青い光が、集まり始める。 最後のライト投票は、圧倒的多数で魔術発動に必要なリューンを集積しているはずだった。

「もう時間だ。先輩、元気で、それといつかは戻ってきてくださいよ。僕達のように」

 もう読書に夢中な咲良をひょいと抱き上げ、大きな袋を背負って谷口はうなずいた。
「わかった」

 柔らかく集まる小さな青い光に分解されながら谷口はそう言った。
「まって! 待ちなさい」

 声。カーボン竹刀を持った横山だった。息を切らしている。
「やっぱり色々考えたけど、谷口は私と一緒になるべきです。咲良は、二人の子供と言うことで!」

 谷口が絶句して情報分解が終わる前に、横山は突撃した。横山も消える。

離れた場所ではしくしく泣いていた工藤が、主人の世界移動を感知して世界移動を開始した平穏号ごと、情報分解していた。

 飛ばされる。

ひどい展開である。 しかし読者投票の結果とあれば誰にも文句は言われないのが魔術の魔術たる由縁だろう。本当で本物の魔術師は大概の出鱈目をやってのける。

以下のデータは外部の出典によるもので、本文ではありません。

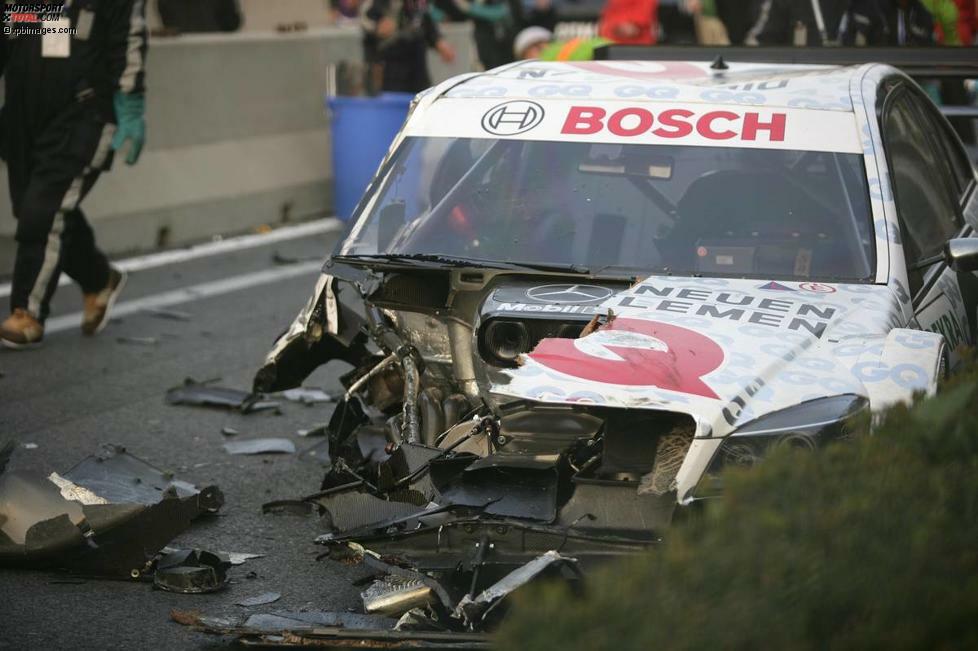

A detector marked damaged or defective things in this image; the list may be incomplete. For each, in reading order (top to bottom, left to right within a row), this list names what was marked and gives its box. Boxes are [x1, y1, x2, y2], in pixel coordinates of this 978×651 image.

damaged bodywork [242, 59, 968, 640]
crashed race car [246, 56, 976, 636]
crumpled front hood [496, 276, 900, 438]
broken headlight [692, 398, 864, 500]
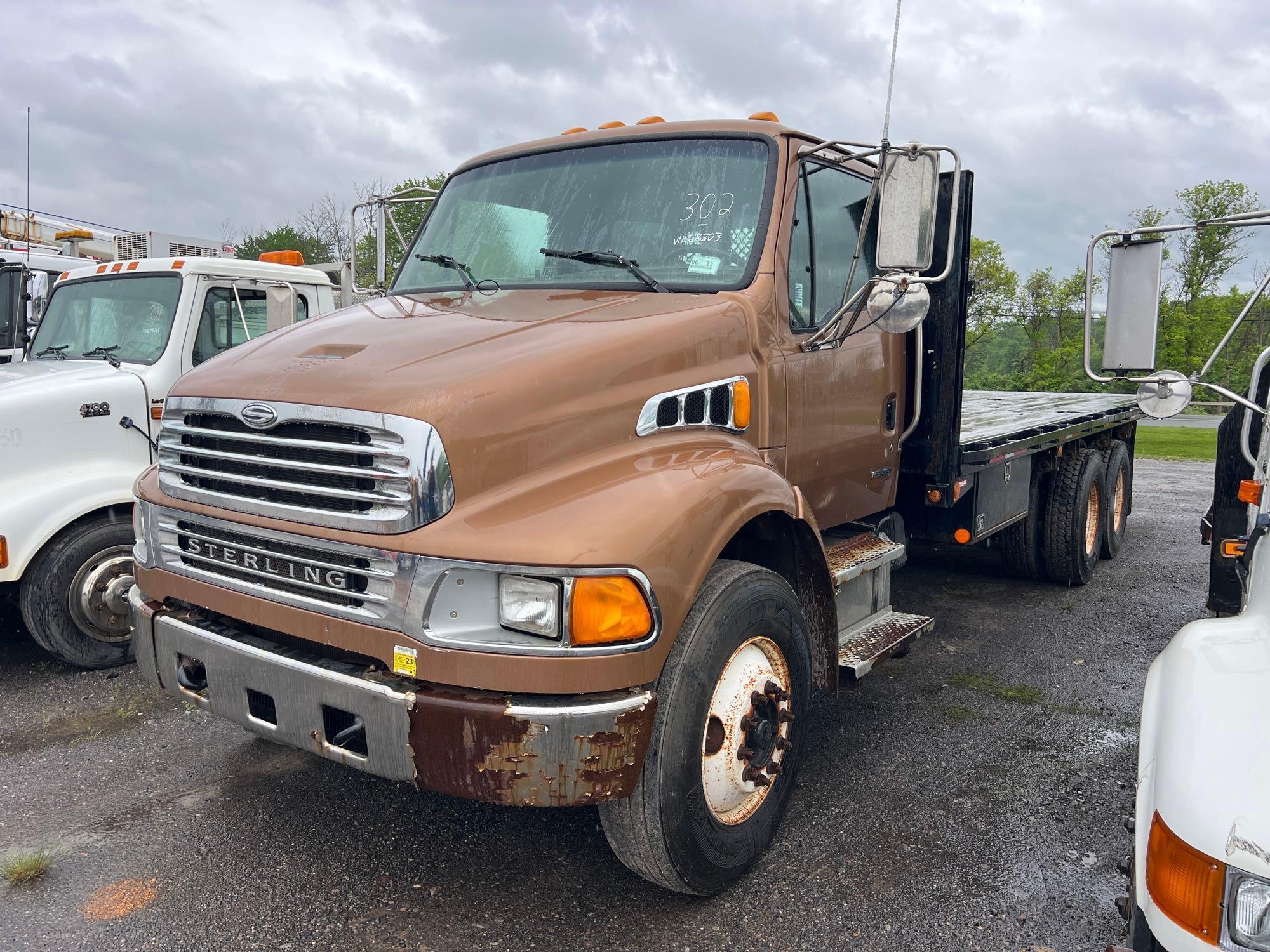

そうして笑って竹内は、航と岩崎も笑って光の中に投げ入れた。
白馬エクウスは吉田遥に額をごっつんして別れの挨拶をすると、闊歩して光の中に消えた。

「山口さんは、どうします?」
 山口は笑った。
「私は岩妖精よ。だから決まっているでしょう」

山口は優しく走って消えていった。